Für Psychologen beschreibt das Temperament die Art und Weise, wie ein Mensch agiert und reagiert – kurz: den Stil seines Verhaltens. Umgangssprachlich das, was gemeinhin als Persönlichkeit, als für einen Menschen charakteristisch in allen Verhaltensausprägungen angesehen wird. Wodurch unterscheiden sich nun temperamentsmäßig die beherzten Entscheider von den zögerlichen? Im experimentalpsychologischen Labor sind Psychologen dieser Frage auf den Grund gegangen. Ihre Erkenntnis: Es gibt tatsächlich zwei gegensätzliche Entscheidungstypen. Die Beherzten, die entschlossen das potenzielle Wagnis "Entscheidung" eingehen und dann zielstrebig zu Werke gehen. Diese nennen die Psychologen handlungsorientiert. Die weniger Beherzten, die sich mit dem Entscheiden schwertun, nennen sie lageorientiert.

Die Bezeichnung "handlungsorientiert" spricht für sich. Lageorientierte berufen sich stark auf die Umstände, die Lage, bei früheren Entscheidungen und befassen sich stark mit konkurrierenden Bedürfnissen. Die Abteilung für experimentelle Persönlichkeitspsychologie an der Universität Osnabrück forschte nach und kam dem Unterschied noch eindeutiger auf die Spur. Ihre entschlossene Handlungskraft verdanken Handlungsorientierte vier Persönlichkeitseigenschaften: der Aufmerksamkeitskontrolle, der Motivationskontrolle, der Emotionskontrolle und der Fähigkeit zur Rückschlagbewältigung.

**Ausgewählte Datensätze**:
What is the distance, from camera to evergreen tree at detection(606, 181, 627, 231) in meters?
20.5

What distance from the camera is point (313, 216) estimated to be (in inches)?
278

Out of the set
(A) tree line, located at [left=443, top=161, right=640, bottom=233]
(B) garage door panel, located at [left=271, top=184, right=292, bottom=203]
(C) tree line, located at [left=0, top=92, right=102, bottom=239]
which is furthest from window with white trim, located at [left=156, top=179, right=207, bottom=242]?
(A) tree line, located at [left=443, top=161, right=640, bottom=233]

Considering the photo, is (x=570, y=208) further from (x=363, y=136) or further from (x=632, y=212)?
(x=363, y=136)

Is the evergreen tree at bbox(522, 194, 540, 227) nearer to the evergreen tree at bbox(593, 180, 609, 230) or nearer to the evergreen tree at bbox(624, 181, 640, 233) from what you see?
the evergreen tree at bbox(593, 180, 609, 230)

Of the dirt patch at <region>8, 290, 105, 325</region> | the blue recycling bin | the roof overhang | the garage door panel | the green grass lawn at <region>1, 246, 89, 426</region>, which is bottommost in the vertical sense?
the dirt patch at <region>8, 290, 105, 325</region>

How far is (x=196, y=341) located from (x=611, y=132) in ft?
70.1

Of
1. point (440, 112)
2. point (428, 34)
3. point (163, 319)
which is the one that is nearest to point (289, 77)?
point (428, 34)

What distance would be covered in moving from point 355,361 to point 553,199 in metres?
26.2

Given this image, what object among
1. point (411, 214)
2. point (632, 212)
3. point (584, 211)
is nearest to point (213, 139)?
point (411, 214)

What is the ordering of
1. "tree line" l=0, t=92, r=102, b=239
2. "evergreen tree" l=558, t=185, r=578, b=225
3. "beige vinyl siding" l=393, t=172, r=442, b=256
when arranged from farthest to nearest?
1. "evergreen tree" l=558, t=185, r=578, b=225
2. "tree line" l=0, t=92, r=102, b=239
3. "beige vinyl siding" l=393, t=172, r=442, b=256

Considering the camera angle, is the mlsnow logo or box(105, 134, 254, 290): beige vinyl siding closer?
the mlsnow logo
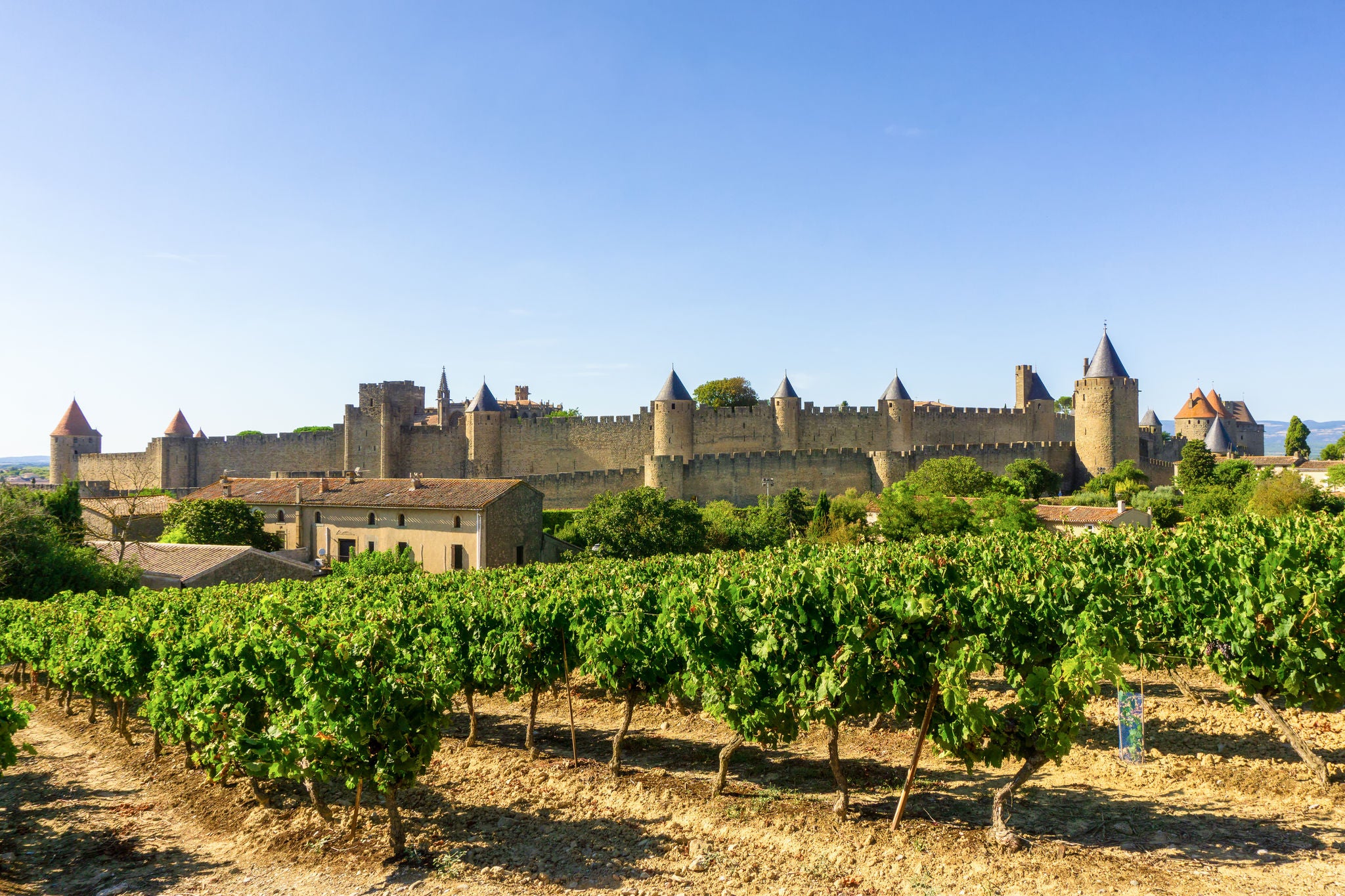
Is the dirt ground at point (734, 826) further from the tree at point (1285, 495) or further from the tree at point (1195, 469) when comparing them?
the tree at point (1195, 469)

==

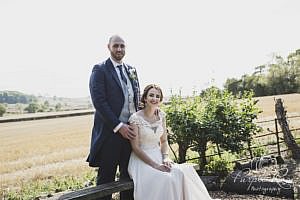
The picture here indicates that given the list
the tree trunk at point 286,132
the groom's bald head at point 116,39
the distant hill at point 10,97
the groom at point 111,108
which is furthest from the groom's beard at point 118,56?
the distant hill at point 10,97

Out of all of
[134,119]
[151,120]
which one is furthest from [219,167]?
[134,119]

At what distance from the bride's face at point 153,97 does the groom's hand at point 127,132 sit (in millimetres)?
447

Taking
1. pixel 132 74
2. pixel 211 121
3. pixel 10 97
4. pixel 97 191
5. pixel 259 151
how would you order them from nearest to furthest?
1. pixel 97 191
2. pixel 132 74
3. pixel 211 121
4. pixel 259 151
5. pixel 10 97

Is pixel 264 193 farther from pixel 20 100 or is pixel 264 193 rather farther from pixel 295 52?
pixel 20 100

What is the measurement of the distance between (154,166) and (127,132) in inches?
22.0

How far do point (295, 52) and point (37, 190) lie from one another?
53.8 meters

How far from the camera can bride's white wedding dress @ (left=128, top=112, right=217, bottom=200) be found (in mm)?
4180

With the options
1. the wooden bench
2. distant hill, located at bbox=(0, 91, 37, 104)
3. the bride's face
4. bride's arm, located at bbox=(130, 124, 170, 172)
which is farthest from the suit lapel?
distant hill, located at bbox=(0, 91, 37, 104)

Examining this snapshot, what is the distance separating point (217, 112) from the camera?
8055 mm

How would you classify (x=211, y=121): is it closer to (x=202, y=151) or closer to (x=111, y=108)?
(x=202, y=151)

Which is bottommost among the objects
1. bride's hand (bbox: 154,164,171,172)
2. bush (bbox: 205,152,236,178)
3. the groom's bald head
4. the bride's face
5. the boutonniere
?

**Aufgaben**:
a – Nenne alle Persönlichkeitseigenschaften, denen Handlungsorientierte laut dem Textauszug über Entscheidungstypen ihre entschlossene Handlungskraft verdanken.
b – Führe den Textauszug über Entscheidungstypen im selben Stil weiter.

**Lösungen**:
a – Aufmerksamkeitskontrolle, Motivationskontrolle, Emotionskontrolle und die Fähigkeit zur Rückschlagbewältigung.

b –
"Die schlimmste Entscheidung ist die Unentschlossenheit." – Benjamin Franklin

Als Erstes sorgt die Aufmerksamkeitskontrolle dafür, dass ablenkenden Impulsen nicht nachgegeben wird. Handlungsorientierte lassen sich von alternativen Wünschen (und ablenkenden Einflüsterungen) nicht beeinflussen und auslenken. Zweitens profitieren sie von ihrer ausgeprägten intrinsischen Motivation. Sie wissen, was sie wollen, und gehen mit einer dementsprechenden Selbstwirksamkeitserwartung zur Sache. Unterstützend dabei wirken Vorstellungen über den Nutzen der Zielerreichung, in der ein persönlicher Gewinn gesehen wird. Weitere Schubkraft wächst den Handlungsorientierten drittens aus ihrer Fähigkeit zur Emotionskontrolle zu.

Solche niemanden verschonenden Gefühlsschwankungen sind ihnen nicht fremd, nur lassen sie sich auch davon nicht von ihrem Wollen abbringen. Handlungsorientierte betrachten die Zielerreichung als sportliche Herausforderung. Der Gedanke, gegen niemand anderen anzutreten als gegen sich selbst, ist dabei ihr Motor. Gegen diesen "Gegner" zu verlieren, das kommt für sie nicht infrage.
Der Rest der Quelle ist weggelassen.